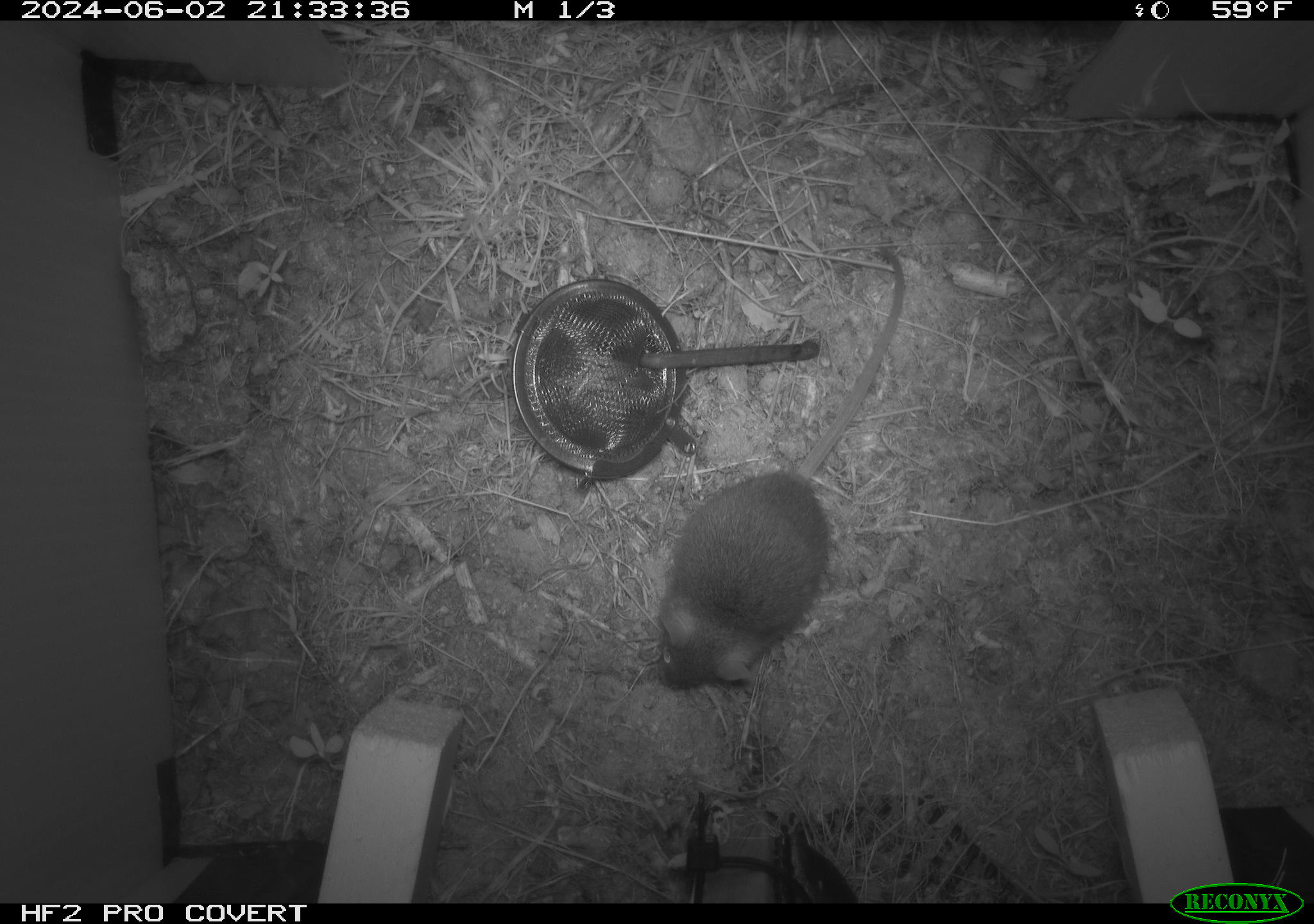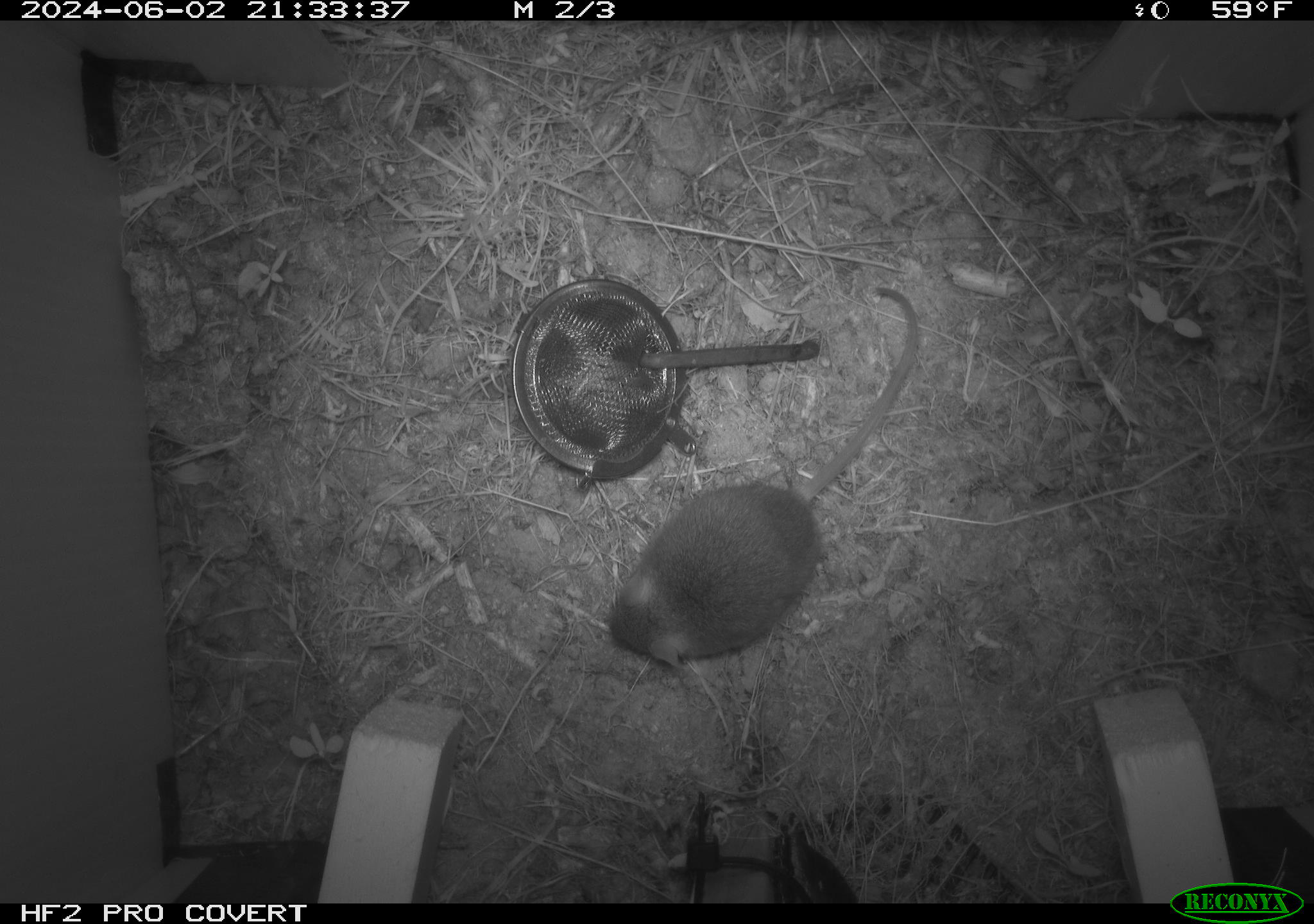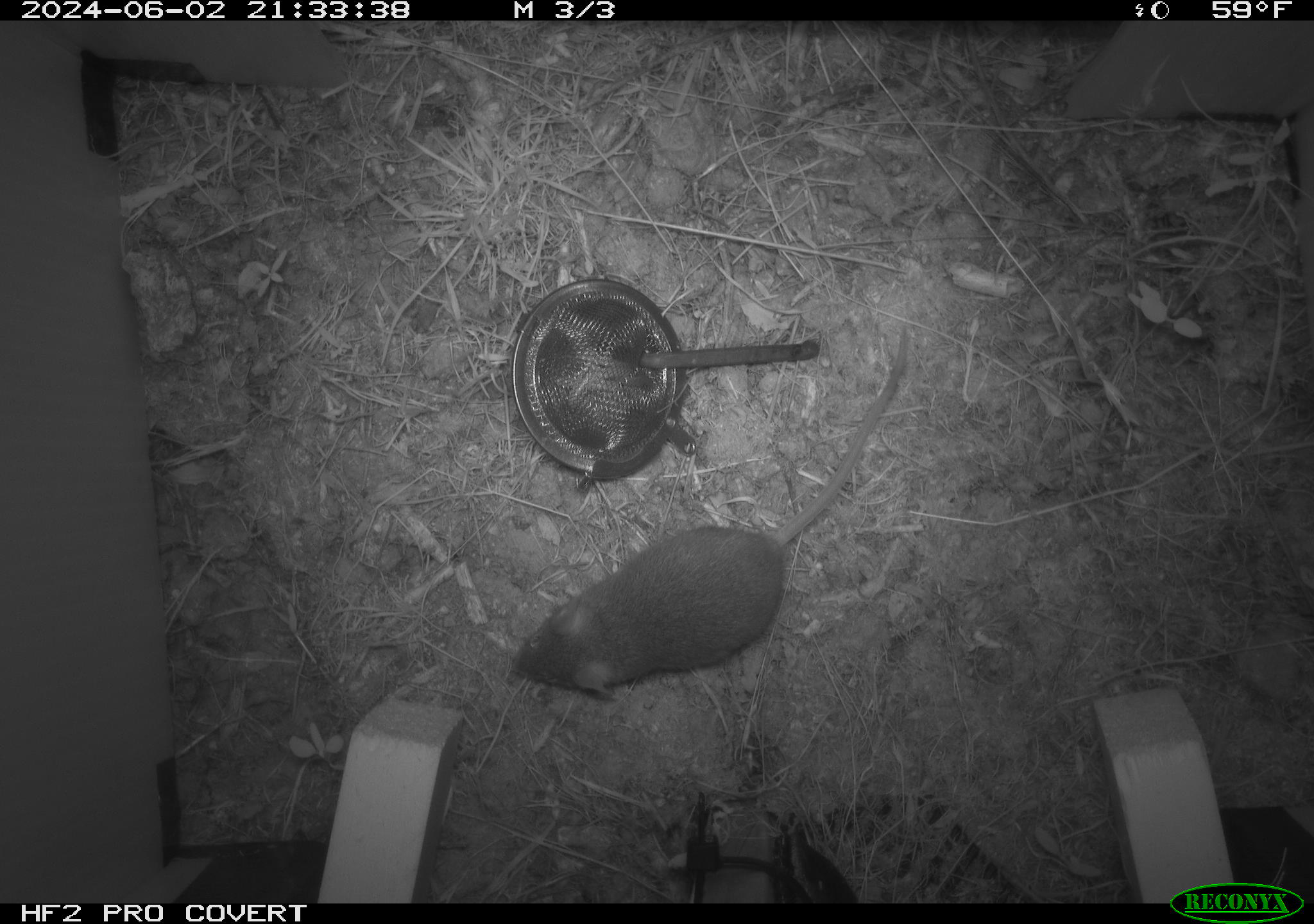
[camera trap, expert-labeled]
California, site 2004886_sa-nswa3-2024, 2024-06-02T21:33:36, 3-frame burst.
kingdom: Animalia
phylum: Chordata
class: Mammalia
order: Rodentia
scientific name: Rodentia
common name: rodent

▸ **EXERCISE INSTRUCTIONS**
Repeat exactly, please: transcribe each entry and leave out the pictures.

▸ **OUTPUT**
[camera trap, expert-labeled]
California, site 2004886_sa-nswa3-2024, 2024-06-02T21:33:36, 3-frame burst.
kingdom: Animalia
phylum: Chordata
class: Mammalia
order: Rodentia
scientific name: Rodentia
common name: rodent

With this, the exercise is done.